Exercise data

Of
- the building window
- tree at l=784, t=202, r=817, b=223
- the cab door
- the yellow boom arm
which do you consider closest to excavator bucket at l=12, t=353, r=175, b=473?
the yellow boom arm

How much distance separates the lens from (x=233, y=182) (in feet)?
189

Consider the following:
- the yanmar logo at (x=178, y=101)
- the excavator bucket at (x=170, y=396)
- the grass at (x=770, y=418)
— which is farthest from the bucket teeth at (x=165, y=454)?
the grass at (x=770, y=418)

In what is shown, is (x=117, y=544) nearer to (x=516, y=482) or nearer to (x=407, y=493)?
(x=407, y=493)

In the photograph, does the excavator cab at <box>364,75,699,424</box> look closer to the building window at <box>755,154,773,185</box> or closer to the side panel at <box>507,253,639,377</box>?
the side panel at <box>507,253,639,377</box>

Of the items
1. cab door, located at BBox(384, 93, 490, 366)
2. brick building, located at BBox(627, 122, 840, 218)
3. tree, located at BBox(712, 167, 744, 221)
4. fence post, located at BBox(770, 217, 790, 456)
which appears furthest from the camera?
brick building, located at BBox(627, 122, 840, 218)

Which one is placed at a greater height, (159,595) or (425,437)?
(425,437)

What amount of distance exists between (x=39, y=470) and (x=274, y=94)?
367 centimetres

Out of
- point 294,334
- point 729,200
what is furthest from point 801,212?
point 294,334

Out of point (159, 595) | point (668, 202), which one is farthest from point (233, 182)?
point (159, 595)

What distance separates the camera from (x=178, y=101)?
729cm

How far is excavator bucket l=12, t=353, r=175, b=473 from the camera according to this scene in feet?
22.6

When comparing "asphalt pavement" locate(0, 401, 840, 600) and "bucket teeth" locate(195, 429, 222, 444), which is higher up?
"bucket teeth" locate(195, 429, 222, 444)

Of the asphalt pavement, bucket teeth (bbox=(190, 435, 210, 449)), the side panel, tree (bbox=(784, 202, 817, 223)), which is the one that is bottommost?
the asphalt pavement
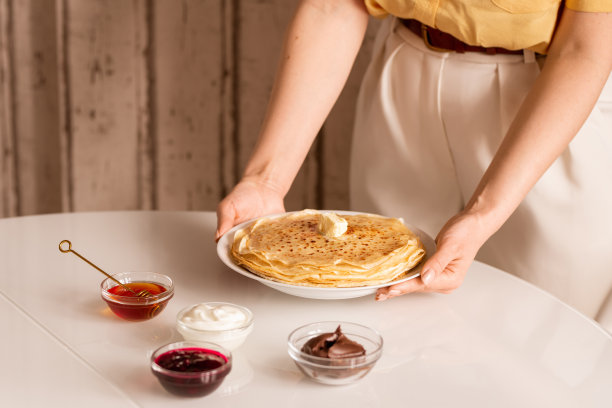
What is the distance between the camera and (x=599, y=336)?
3.97 feet

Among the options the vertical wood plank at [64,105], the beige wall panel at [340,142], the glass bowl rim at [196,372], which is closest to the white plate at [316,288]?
the glass bowl rim at [196,372]

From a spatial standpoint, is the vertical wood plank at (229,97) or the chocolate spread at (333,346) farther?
the vertical wood plank at (229,97)

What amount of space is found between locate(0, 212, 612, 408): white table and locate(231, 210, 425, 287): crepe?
0.26 feet

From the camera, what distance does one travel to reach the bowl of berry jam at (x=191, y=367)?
96 cm

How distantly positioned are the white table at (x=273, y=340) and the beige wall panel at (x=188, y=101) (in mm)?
1169

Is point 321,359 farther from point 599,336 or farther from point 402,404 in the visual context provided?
point 599,336

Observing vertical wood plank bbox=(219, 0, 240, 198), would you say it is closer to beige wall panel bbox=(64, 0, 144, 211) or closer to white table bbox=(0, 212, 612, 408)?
beige wall panel bbox=(64, 0, 144, 211)

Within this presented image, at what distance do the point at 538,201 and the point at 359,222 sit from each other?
47 centimetres

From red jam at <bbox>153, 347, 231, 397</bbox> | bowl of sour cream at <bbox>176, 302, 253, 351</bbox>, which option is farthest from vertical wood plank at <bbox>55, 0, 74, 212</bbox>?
red jam at <bbox>153, 347, 231, 397</bbox>

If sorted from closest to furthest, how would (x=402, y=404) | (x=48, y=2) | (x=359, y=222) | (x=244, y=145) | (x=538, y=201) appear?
(x=402, y=404)
(x=359, y=222)
(x=538, y=201)
(x=48, y=2)
(x=244, y=145)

Exercise brief
Give everything from the line containing "In the photograph, does" down to the line containing "367 centimetres", both ends included, as a Markdown table with the columns Number and Entry. Use one row per line and leave out blank lines.

Output of the task
| Number | Entry |
|---|---|
| 1 | In the photograph, does the excavator cab at <box>364,75,699,424</box> look closer to the building window at <box>755,154,773,185</box> or closer to the side panel at <box>507,253,639,377</box>? |
| 2 | the side panel at <box>507,253,639,377</box> |
| 3 | Of the items |
| 4 | 1. cab door, located at BBox(384, 93, 490, 366) |
| 5 | 2. brick building, located at BBox(627, 122, 840, 218) |
| 6 | 3. tree, located at BBox(712, 167, 744, 221) |
| 7 | 4. fence post, located at BBox(770, 217, 790, 456) |
| 8 | which appears furthest from the camera? |
| 9 | brick building, located at BBox(627, 122, 840, 218) |
| 10 | Which one is placed at a greater height, (159,595) or (425,437)? |
| 11 | (425,437) |
| 12 | What amount of distance exists between (x=39, y=470) and (x=274, y=94)? |
| 13 | 367 centimetres |